This week's exhibit: Donald Trump Jr. is in India
, mixing political business and personal enrichment. Trump the younger is set to give a foreign policy speech and
hawk Trump-branded apartments near Delhi, with one of the selling points being "a conversation and dinner" with Trump Jr.
The relatively small number of Indians wealthy enough to afford a luxury apartment aren't just getting the chance to live in places bedecked with the vulgar, gold-plated Trump name (the Trumps didn't invest in the project, just licensed their name to it). They're also getting access to the President's son -- who far from being a disinterested party, avidly inserts himself
into debates over his father's presidency and policies -- in exchange for enriching the Trump family.
How did we get to this deeply troubling point? This isn't just a business trip for the acting head of the President's business empire. Trump Jr. and his brother Eric Trump are supposed to be heading the organization while their father is in office. The two are not meant to be enmeshed in the administration.
So why is Junior planning to give a speech about Indo-Pacific relations
, appearing on the bill just behind Indian President Narendra Modi? It defies logic to suggest that he isn't speaking as a representative of the American administration, which makes it all the more egregious that he's leveraging his political access to sell apartment units.
It's not just Trump Jr. who profits from this: the President, who has only temporarily stepped away from the organization that bears his name, does, too. That creates a series of ethical concerns, especially because the President has not divested himself
from his empire — far from it.
Painful and embarrassing though it may be to so many Americans, around the world, the word "Trump" means one thing: The American presidency. When the President's son and the President's company sell real estate, or anything else for that matter, with the President's name on it, they are putting the honor of that office up for sale. And they cheapen it.

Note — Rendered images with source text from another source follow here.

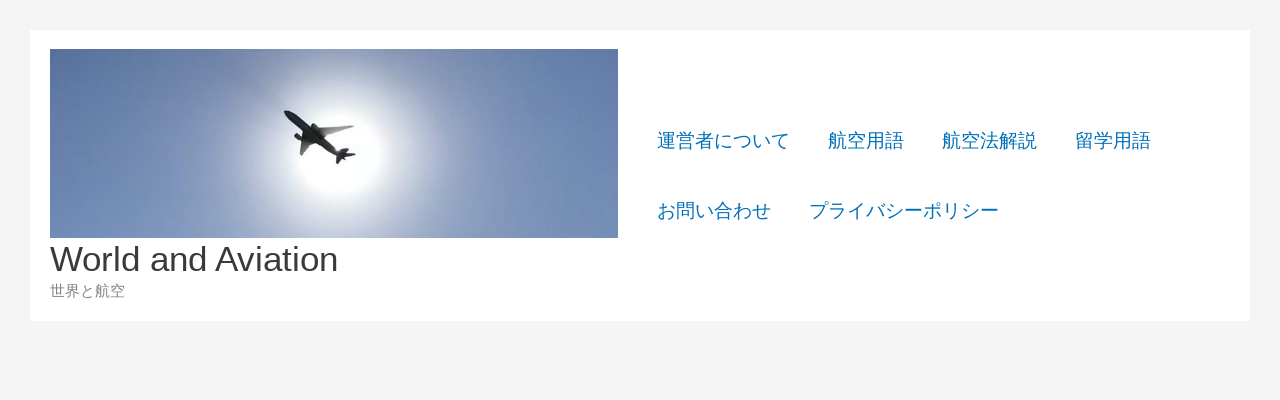

--- FILE ---
content_type: text/html; charset=utf-8
request_url: https://www.google.com/recaptcha/api2/aframe
body_size: 267
content:
<!DOCTYPE HTML><html><head><meta http-equiv="content-type" content="text/html; charset=UTF-8"></head><body><script nonce="HGCdV8tdGWTb30puqjTjJw">/** Anti-fraud and anti-abuse applications only. See google.com/recaptcha */ try{var clients={'sodar':'https://pagead2.googlesyndication.com/pagead/sodar?'};window.addEventListener("message",function(a){try{if(a.source===window.parent){var b=JSON.parse(a.data);var c=clients[b['id']];if(c){var d=document.createElement('img');d.src=c+b['params']+'&rc='+(localStorage.getItem("rc::a")?sessionStorage.getItem("rc::b"):"");window.document.body.appendChild(d);sessionStorage.setItem("rc::e",parseInt(sessionStorage.getItem("rc::e")||0)+1);localStorage.setItem("rc::h",'1764024908988');}}}catch(b){}});window.parent.postMessage("_grecaptcha_ready", "*");}catch(b){}</script></body></html>

--- FILE ---
content_type: text/css
request_url: https://worldandaviation.com/wp-content/themes/astra-child/style.css?ver=1.0.0
body_size: 776
content:
/**
Theme Name: Astra Child
Author: Brainstorm Force
Author URI: http://wpastra.com/about/
Description: Astra is the fastest, fully customizable & beautiful theme suitable for blogs, personal portfolios and business websites. It is very lightweight (less than 50KB on frontend) and offers unparalleled speed. Built with SEO in mind, Astra comes with schema.org code integrated so search engines will love your site. Astra offers plenty of sidebar options and widget areas giving you a full control for customizations. Furthermore, we have included special features and templates so feel free to choose any of your favorite page builder plugin to create pages flexibly. Some of the other features: # WooCommerce Ready # Responsive # Compatible with major plugins # Translation Ready # Extendible with premium addons # Regularly updated # Designed, Developed, Maintained & Supported by Brainstorm Force. Looking for a perfect base theme? Look no further. Astra is fast, fully customizable and beautiful theme!
Version: 1.0.0
License: GNU General Public License v2 or later
License URI: http://www.gnu.org/licenses/gpl-2.0.html
Text Domain: astra-child
Template: astra
*/

/* 中見出し装飾 */
/*h2 {
	background: #f3f3f3;
	color: #1a1a1a;
	font-size: 19px;
	line-height: 27px;
	margin: 20px 0;
	padding-top: 10px;
	padding-right: 20px;
	padding-bottom: 10px;
	padding-left: 20px;
	border-top:2px solid #ccc;
	border-bottom:1px solid #ccc;
	border-left: 5px solid #4865b2;}*/


/*マーカー装飾 */
.marker-y {
background: linear-gradient(transparent 65%, #ffff66 65%);
}

/*アフィリエイトリンク*/
.amazonlink{
  display: inline-flex;
  position: relative;
  left: 50%;
  transform: translateX(-50%);
  transition: box-shadow 0.5s;
  border-radius: 5px; 
  background: #dd8e03;
  font-weight: bold;
  box-shadow: 0px 3px 6px #855;  
}

.amazonlink a {
  color: white;
  text-decoration: none;
  padding: 15px 18px; 
}
.amazonlink a:hover {
  box-shadow: 0px 9px 12px #855;  
}

.rakutenlink{
  display: inline-flex;
  position: relative;
  left: 50%;
  transform: translateX(-50%);
  transition: box-shadow 0.5s;
  border-radius: 5px; 
  background: #d01010;
  font-weight: bold;
  box-shadow: 0px 3px 6px #855;  
}

.rakutenlink a {
    color: #fff;
  text-decoration: none;
  padding: 15px 18px; 
}

.rakutenlink a:hover {
  box-shadow: 0px 9px 12px #855;  
}

.yahoolink{
  display: inline-flex;
  position: relative;
  left: 50%;
  transform: translateX(-50%);
  transition: box-shadow 0.5s;
  border-radius: 5px; 
  background: white;
  font-weight: bold;
  box-shadow: 0px 3px 6px #855;  
}

.yahoolink a {
  color: red;
  text-decoration: none;
  padding: 15px 18px; 
}
.yahoolink a:hover {
  box-shadow: 0px 9px 12px #855;  
}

They also put American interests at risk. Ethics rules and the unwritten norms by which most previous presidents have operated don't exist just to maintain America's reputation, or to prevent the country from being associated with gold toilets and tacky faux-French detailing. They exist so that the president, and other elected officials, put the benefits to the American people ahead of any personal interests.
Perhaps, when faced with a choice between helping more Americans or personally enriching himself, Trump would indeed put the American people first. He hasn't done that in the past
, but even if you believe he would, the rules and norms aren't made to guide the most morally upstanding person in the room (a designation one imagines has never been laid on the President, but let's put that aside). Ethics rules are made so politicians aren't in the position of getting to choose between the people and their bank accounts, and so there isn't even the appearance of impropriety or self-dealing.

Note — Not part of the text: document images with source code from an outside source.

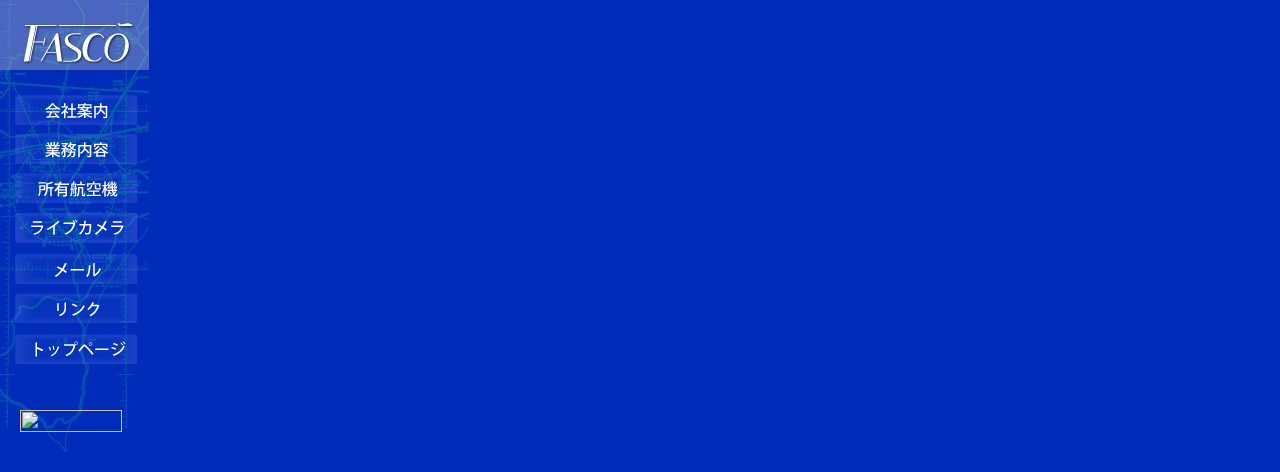

--- FILE ---
content_type: text/html
request_url: http://f-air.co.jp/flame_left.htm
body_size: 4805
content:
<!DOCTYPE HTML PUBLIC "-//W3C//DTD HTML 4.01 Transitional//EN">
<html>
<head>
<meta http-equiv="Content-Type" content="text/html; charset=Shift_JIS">
<title>FASCO WEB PAGE | MENU</title>
<script language="JavaScript" type="text/JavaScript">
<!--
function MM_reloadPage(init) {  //reloads the window if Nav4 resized
  if (init==true) with (navigator) {if ((appName=="Netscape")&&(parseInt(appVersion)==4)) {
    document.MM_pgW=innerWidth; document.MM_pgH=innerHeight; onresize=MM_reloadPage; }}
  else if (innerWidth!=document.MM_pgW || innerHeight!=document.MM_pgH) location.reload();
}
MM_reloadPage(true);

function MM_preloadImages() { //v3.0
  var d=document; if(d.images){ if(!d.MM_p) d.MM_p=new Array();
    var i,j=d.MM_p.length,a=MM_preloadImages.arguments; for(i=0; i<a.length; i++)
    if (a[i].indexOf("#")!=0){ d.MM_p[j]=new Image; d.MM_p[j++].src=a[i];}}
}

function MM_swapImgRestore() { //v3.0
  var i,x,a=document.MM_sr; for(i=0;a&&i<a.length&&(x=a[i])&&x.oSrc;i++) x.src=x.oSrc;
}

Donald Trump has ignored all that, choosing instead to tarnish America's image abroad and compromise the integrity of his office.
Americans deserve a President who will advocate for America, and won't be swayed in his foreign policy decision-making by his personal financial ties, brokered by Junior. Consider, for example: What if the same thing that's best for the nation could hurt Donald Trump's bottom line? Do we trust that a man whose son is quite literally making himself available to foreign leaders in exchange for pricey apartments will make the morally righteous choice there?

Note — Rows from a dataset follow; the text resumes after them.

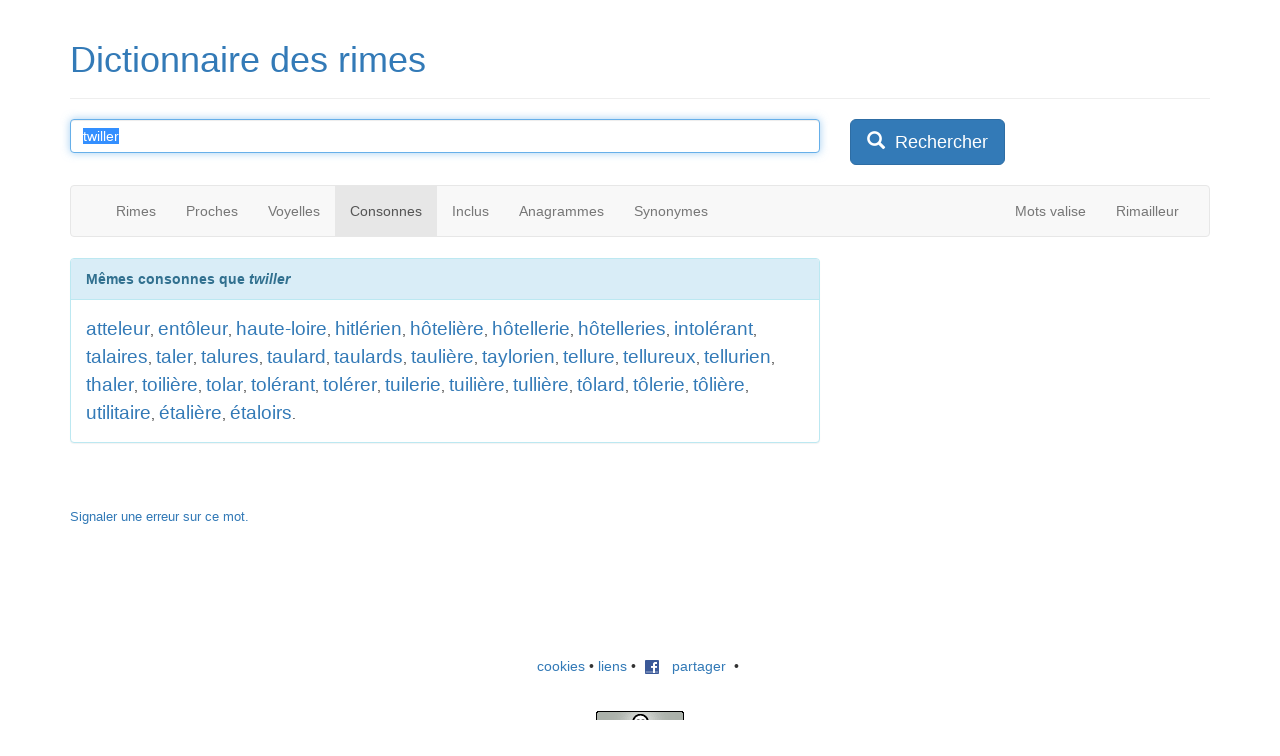

--- FILE ---
content_type: text/html; charset=utf-8
request_url: https://accounts.google.com/o/oauth2/postmessageRelay?parent=https%3A%2F%2Fwww.dicodesrimes.com&jsh=m%3B%2F_%2Fscs%2Fabc-static%2F_%2Fjs%2Fk%3Dgapi.lb.en.W5qDlPExdtA.O%2Fd%3D1%2Frs%3DAHpOoo8JInlRP_yLzwScb00AozrrUS6gJg%2Fm%3D__features__
body_size: 163
content:
<!DOCTYPE html><html><head><title></title><meta http-equiv="content-type" content="text/html; charset=utf-8"><meta http-equiv="X-UA-Compatible" content="IE=edge"><meta name="viewport" content="width=device-width, initial-scale=1, minimum-scale=1, maximum-scale=1, user-scalable=0"><script src='https://ssl.gstatic.com/accounts/o/2580342461-postmessagerelay.js' nonce="3vKjTlQKxRJU-kN8ZplBKA"></script></head><body><script type="text/javascript" src="https://apis.google.com/js/rpc:shindig_random.js?onload=init" nonce="3vKjTlQKxRJU-kN8ZplBKA"></script></body></html>

--- FILE ---
content_type: text/html; charset=utf-8
request_url: https://www.google.com/recaptcha/api2/aframe
body_size: 267
content:
<!DOCTYPE HTML><html><head><meta http-equiv="content-type" content="text/html; charset=UTF-8"></head><body><script nonce="ndjWNgM57v2nq5XNLkov1Q">/** Anti-fraud and anti-abuse applications only. See google.com/recaptcha */ try{var clients={'sodar':'https://pagead2.googlesyndication.com/pagead/sodar?'};window.addEventListener("message",function(a){try{if(a.source===window.parent){var b=JSON.parse(a.data);var c=clients[b['id']];if(c){var d=document.createElement('img');d.src=c+b['params']+'&rc='+(localStorage.getItem("rc::a")?sessionStorage.getItem("rc::b"):"");window.document.body.appendChild(d);sessionStorage.setItem("rc::e",parseInt(sessionStorage.getItem("rc::e")||0)+1);localStorage.setItem("rc::h",'1764130711311');}}}catch(b){}});window.parent.postMessage("_grecaptcha_ready", "*");}catch(b){}</script></body></html>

"They are auctioning off access to the first family in a foreign land," Norman Eisen, a Brookings Institution senior fellow and chairman of Citizens for Responsibility and Ethics in Washington, told CNNMoney on Monday. "What is to stop a foreign national with interests before the US government from asking Don Jr. to raise some issue or concern with his father?"
Trump wants to make America great again. You don't do that by selling her cheap.